Alex: Good article and advice. And yes I use the Spyder system. I think it is one of the best out there. And no I'm not being paid to say this.

Any thought about testing with another brand for comparison? I've been told that ColorMuki is the best and I'd like a side by side test if possible. Thanks for the tutorial.

The fact that I need to explain my comment is a bit of a head-scratcher. Consider changing the headline to make it clear it is a story promoting one brand of calibrating product ( that just so happens to match the ad) or add "sponsored content" to the story header. Is there only one calibrator on the market ? Are there different price points for products ? How might they compare ?
The piece is pure content marketing and it does readers and editorial standards a disservice. Imagine an article about the benefits of monolights that only mentions the Profoto brand, and only in a purely flattering way.

I have used the colorMunki system for years and find it excellent http://xritephoto.com/colormunki-photo

Thanks for the great article!!

Not talking about color spaces of the actual photos here, just my monitors view of what I am editing:

This is what I am scared of - I have a wide gamut BenQ ARGB monitor (has 100% SRGB mode and 99% ARGB Mode,both calibrated)

ARGB mode is more saturated/red skin tones on my monitor than SRGB, naturally.

So, I'm thinking.....If I edit on an ARGB monitor I'm editing to look good on the ARGB monitor.  (removing red skin tones, excessive saturation that ARGB produces, that doesn't appear on the SRGB mode) But if I edit this photo to look good on an ARGB, then switch to the SRGB mode, SRGB looks green and desaturated (because I took out all the red that seemed to appear in ARGB mode)

My audience and most of the average world can only see SRGB likley, so to them it likely looks dull and desaturated, correct?

Or even  "converting to sRGB" ill see a huge difference?

– the only way I see to fix this if I want to use my "fancy new, expensive, ARGB monitor mode" I would have to have an ARGB edited copy that looks good on my ARGB monitor mode, and then another copy that I have to touch up add red and saturation back in) for Web/SRGB, and most average persons monitor - or else my clients are going to be like WOW we look like hulk!- sort of like I am having to soft proof for clients/ web/rest of world.

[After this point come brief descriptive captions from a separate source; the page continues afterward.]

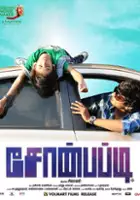 plakat filmu Soan Papdi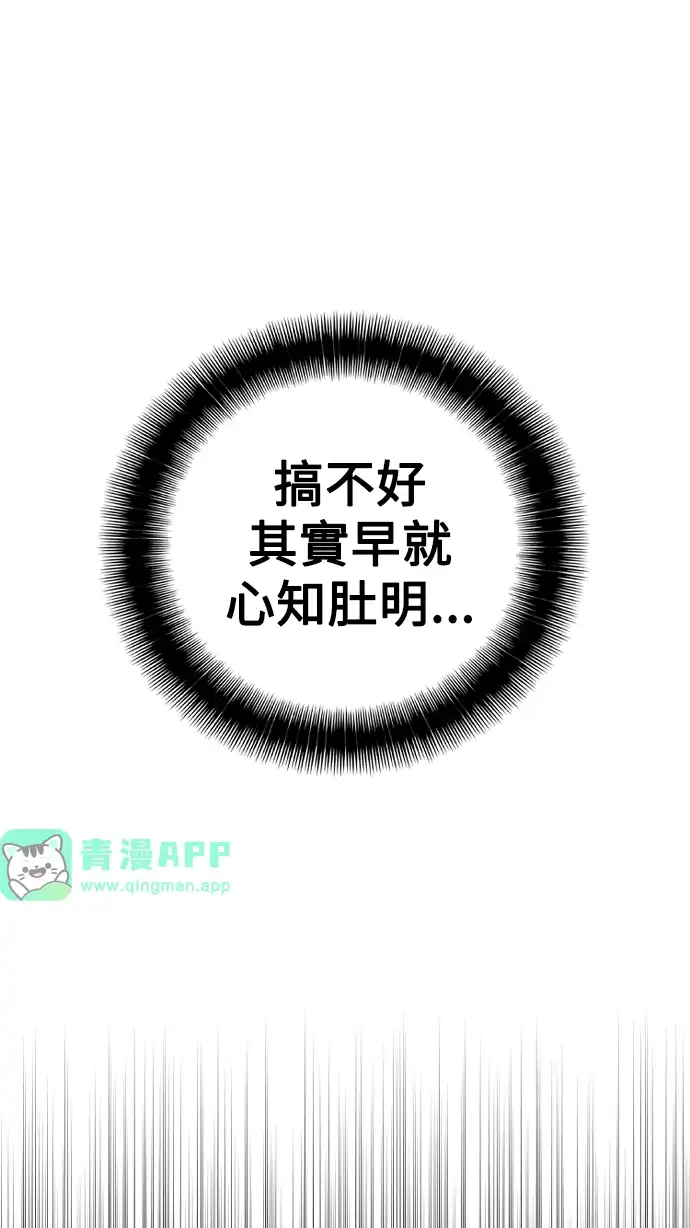 天魔玩家 第3话 第91页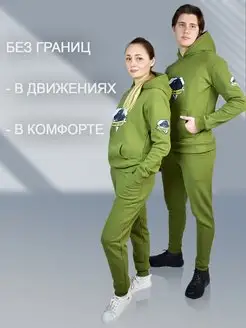 Распродажа  Размеры: 42 44 46 48 52 
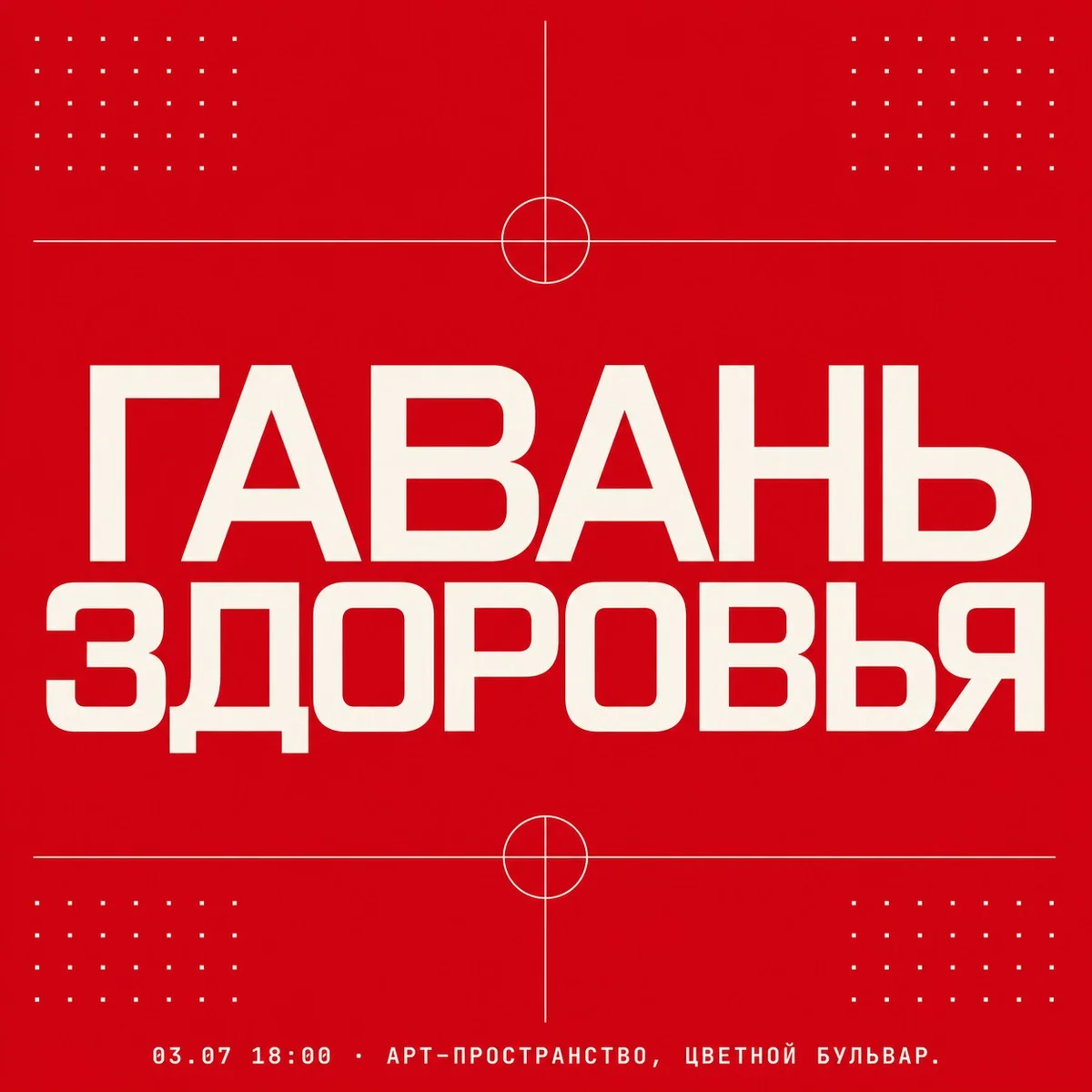 Афиша «Гавань здоровья»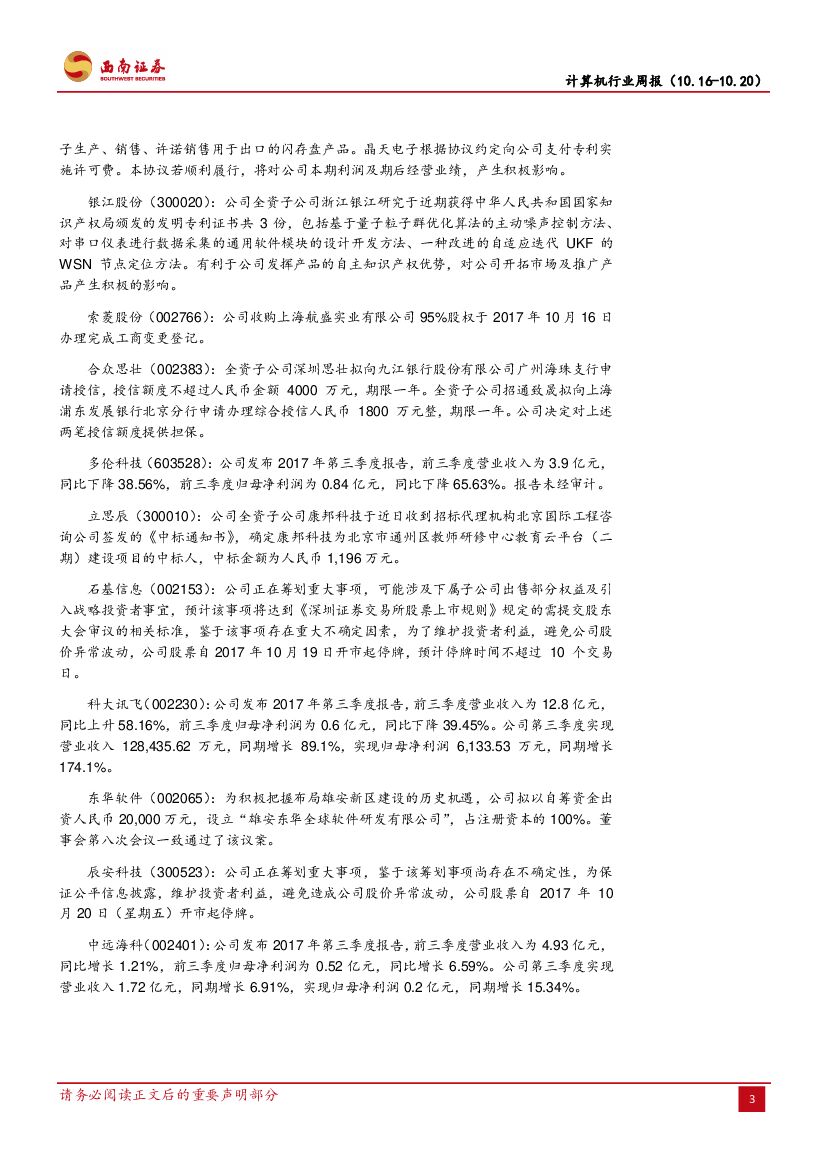 西南证券：计算机行业周报：AI芯片，开启人工智能新时代_第6页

And if I have no other use for the ARGB version, other than it looking good on MY monitor, is there a point? ( I don’t yet print in ARGB, most labs I have found request SRGB, ill start that adventure after I nail this first one down )

It sounds like, while I will edit in Adobe RGB, ( to preserve the color range in my photo and not clip them and have them be gone forever) I should keep my monitor set to SRGB so it’s a "what you see is (closely) to what you get for my SRGB printers and web viewing/client viewing) But my image still retain their color profile integrity if I want to print in ARGB later down the road.

This way I am not removing all the red that appears in my adobe RGB mode on my monitor, then it looking wonky/green to everyone else on their SRGB screens because I removed all the access red I see on my screen. Make sense? thoughts?